Lucas flinched at the mention of the bank where his father had worked, the bank that had sent his father to prison, but Sara’s expression was guileless.
“That bank was bought out several years ago,” he said, watching her closely for any reaction.
“I know. I tried to call them. I found out some big banking company from Dallas took them over, and they wouldn’t tell me anything. So I had to come here. It’s a small town. Surely someone here knew my mother. My adoptive mother. Maybe somebody will even know who my real mother is.”
“What about your father? The one who raised you, I mean. Your mother’s husband. You haven’t mentioned him. Where is he? What does he think about all this?”
She held the music box up to the sunshine coming through the windows and watched the play of rainbow colors as the light refracted through the crystal onto the mirrored surface. “I don’t have a father,” she said, the words matter-of-fact, detached, though he suspected the feelings associated with her statement weren’t nearly so unemotional. “My mother never married. She always told me he deserted us when he found out she was pregnant with me. But, of course, that part wasn’t true.”
He rose slowly and crossed the room to her. Cupping her face in his hands, he forced her to look at him. “Sara, you’re a beautiful young woman with your life ahead of you. Forget the past. It doesn’t matter. All that matters is what you do from now on.”
“What would you do if you didn’t know who your parents were, what they looked like, what kind of lives they’d led, whether you had brothers and sisters, if your father was a rocket scientist or in prison?”
Lucas dropped his hands. “What if you do find out he’s in prison?”
She winced at the harshness in his voice, turned away and busied herself with repositioning the music box on the shelf.
“Maybe you’re better off not knowing,” he said softly. “Having a family isn’t always what it’s cracked up to be.”
“Neither is ignorance,” she said firmly.
Lucas smiled. “Touché. Okay, Sara Martin from Deauxville, Missouri. I’ll give you credit for another likeness to Analise. You’re both stubborn. So, what can I do to help? That was our agreement. You help me, and I’ll help you.”
He looked into her eyes which were the color of the magnolia leaves outside the window. That was strange.
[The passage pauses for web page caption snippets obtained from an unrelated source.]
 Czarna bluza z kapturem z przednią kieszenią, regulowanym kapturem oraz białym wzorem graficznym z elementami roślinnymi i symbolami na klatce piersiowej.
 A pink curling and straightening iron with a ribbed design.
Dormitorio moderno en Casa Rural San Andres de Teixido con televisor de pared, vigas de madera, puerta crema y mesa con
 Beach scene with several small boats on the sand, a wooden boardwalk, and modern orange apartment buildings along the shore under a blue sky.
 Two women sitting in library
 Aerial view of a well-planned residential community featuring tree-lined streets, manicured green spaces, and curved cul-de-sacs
They were the same shade of green as Analise’s, but he’d never thought of Analise’s eyes as being like the magnolia leaves. Maybe it was because the scent of magnolias seemed to surround Sara, soft and sweet with an underlying, tangy hint of lemon. Her skin reminded him of magnolia flowers—creamy and velvety and fragile.
Helping Sara, spending any more time around her, might not be such a good idea. He enjoyed it entirely too much for an engaged man.
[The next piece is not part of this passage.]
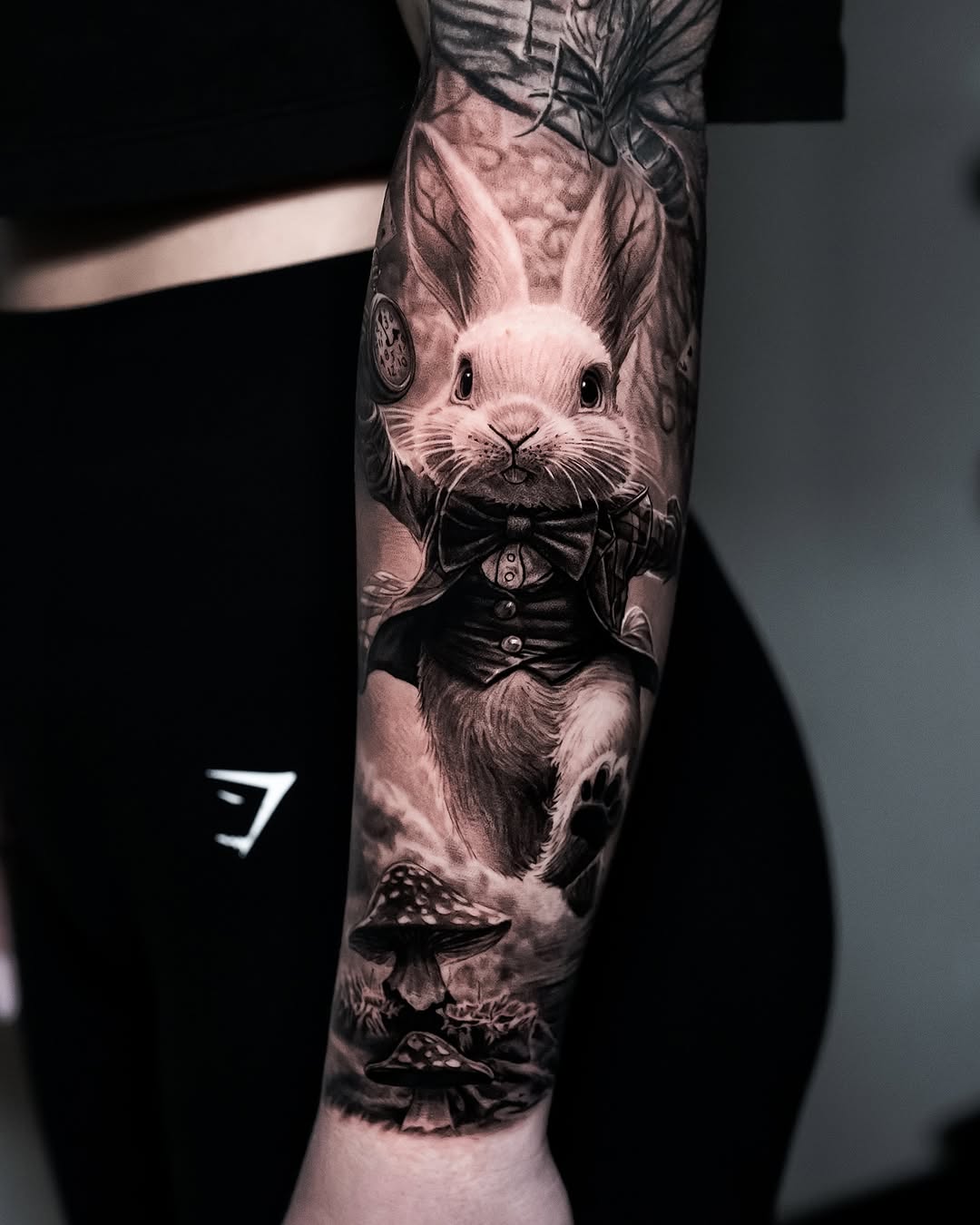 Anthropomorphic rabbit wearing a formal black bow tie and vest, tattooed on forearm with mushrooms below, rendered in black and grey with soft shading.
“Thanks, but other than introducing me to Analise when she returns, I can manage on my own.”
Good. That let him off the hook.
“Absolutely not,” he heard someone say. “A deal’s a deal.” He had to be the one who’d said it. He was the only person in the room with his lips moving.
What the heck. He might as well deal with and get over this strange fascination he had for Sara. If by some fluke she did prove to be a distant relative of Analise, he could be seeing her every Christmas, Thanksgiving and birthday. Drooling over the in-law would most certainly not come under the heading of proper etiquette.
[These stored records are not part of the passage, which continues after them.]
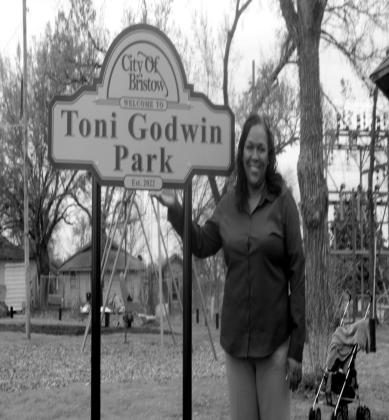 Toni Godwin, Bristow Social Services Director, stands in front of the new sign at the park located at Tenth and Chestnut. The park was recently renovated and dedicated in Godwin’s honor. Vicki Grisham photo
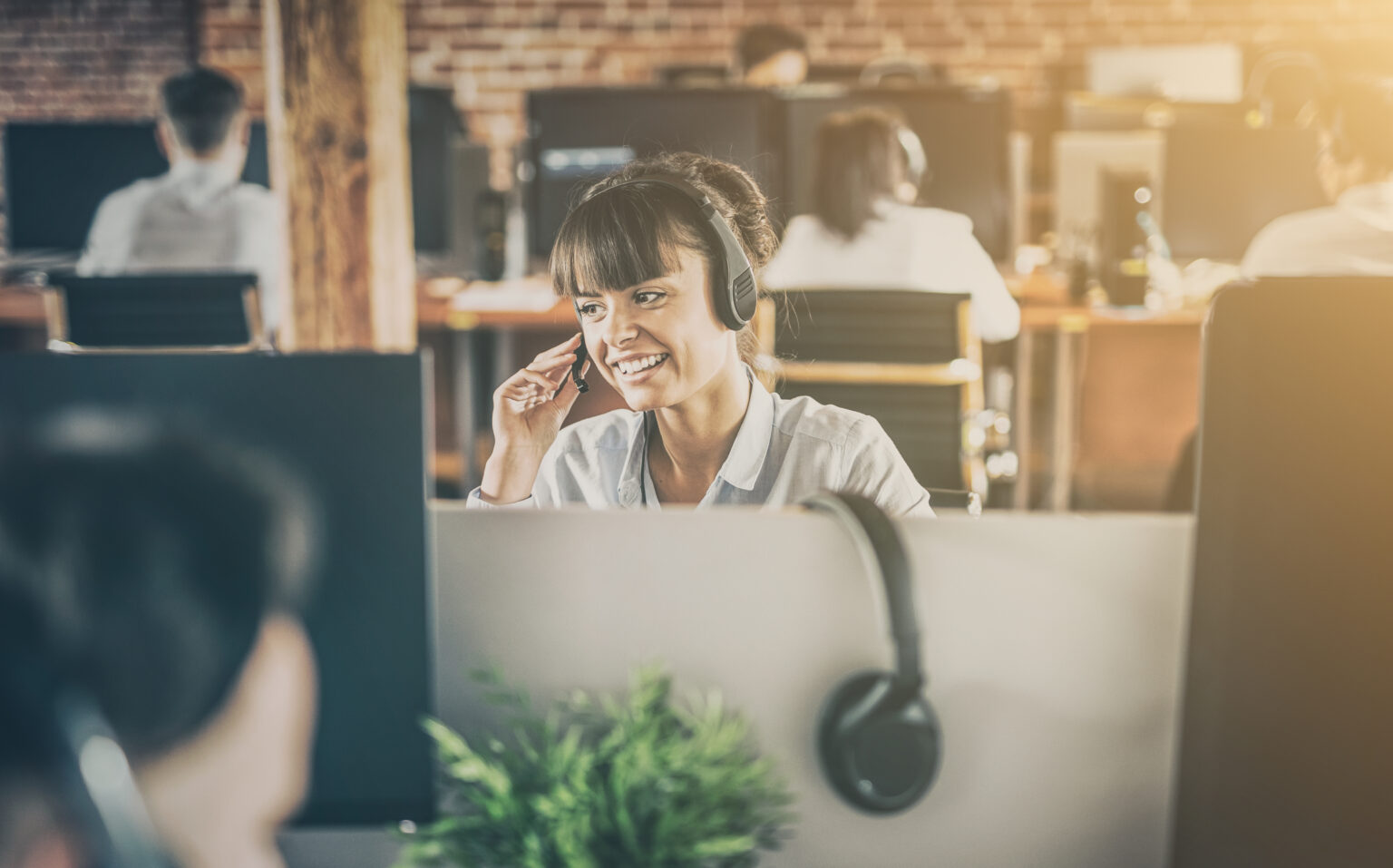 Call center worker accompanied by her team. Smiling customer support operator at work. Young employee working with a headset.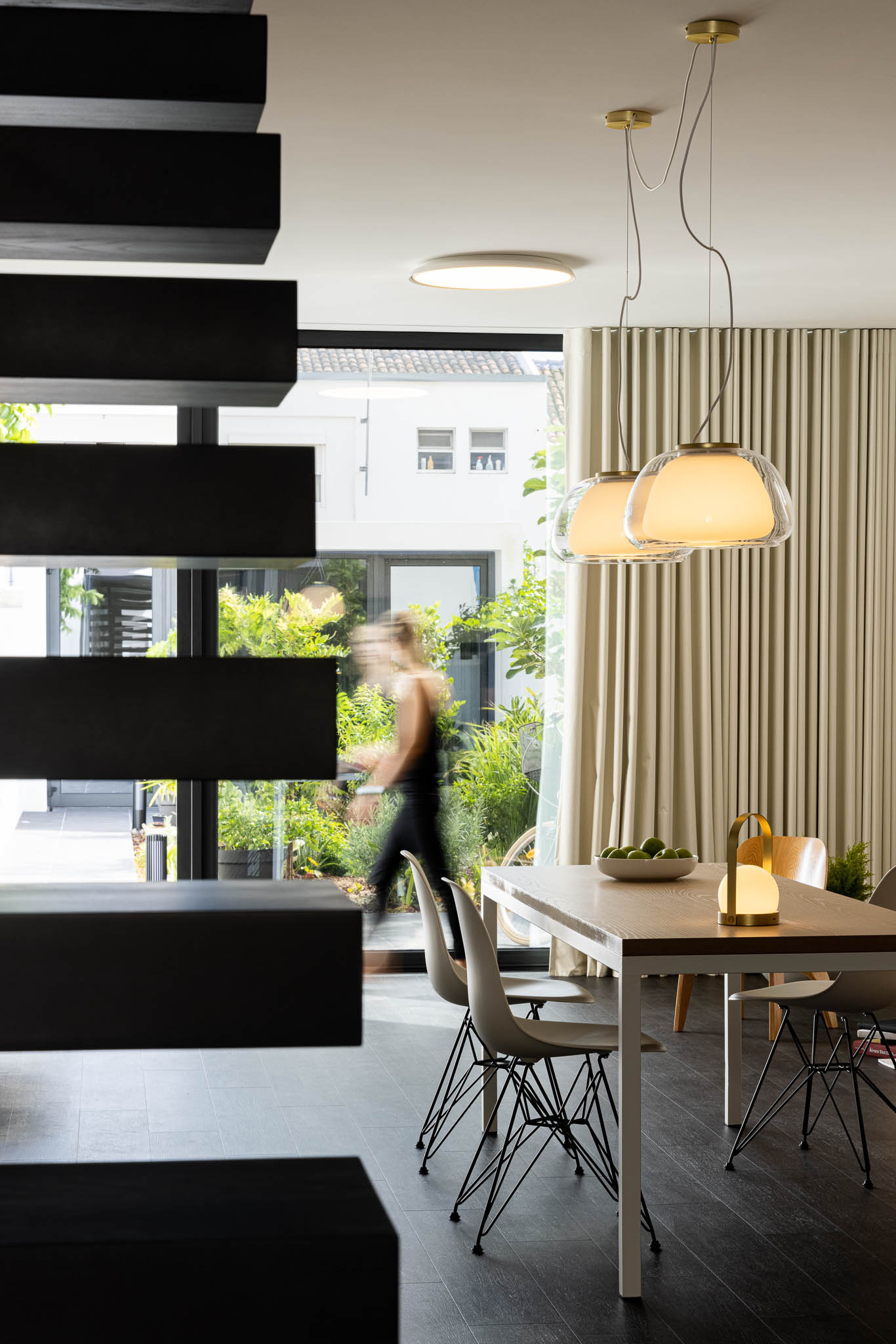 Sala de jantar com escada preta em primeiro plano, mesa de madeira clara e cadeiras brancas. Iluminação suspensa moderna. — Casa moinho de vento arquitetura BOX arquitectos em Ponta Delgada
“You can do one thing for me,” she said firmly. “Tell me where Analise gets her hair cut.”
“What...? Why do you want to know that?”
“So I can get my hair cut like hers and see how much I really look like her.”
“You can’t do that!”
“Why not?”
Good question. Because he was enthralled with the luxurious length of her hair? Because he liked her just the way she was?
“Because it’s Saturday, and you’ll never be able to get an appointment. They’re always booked solid on Saturdays.”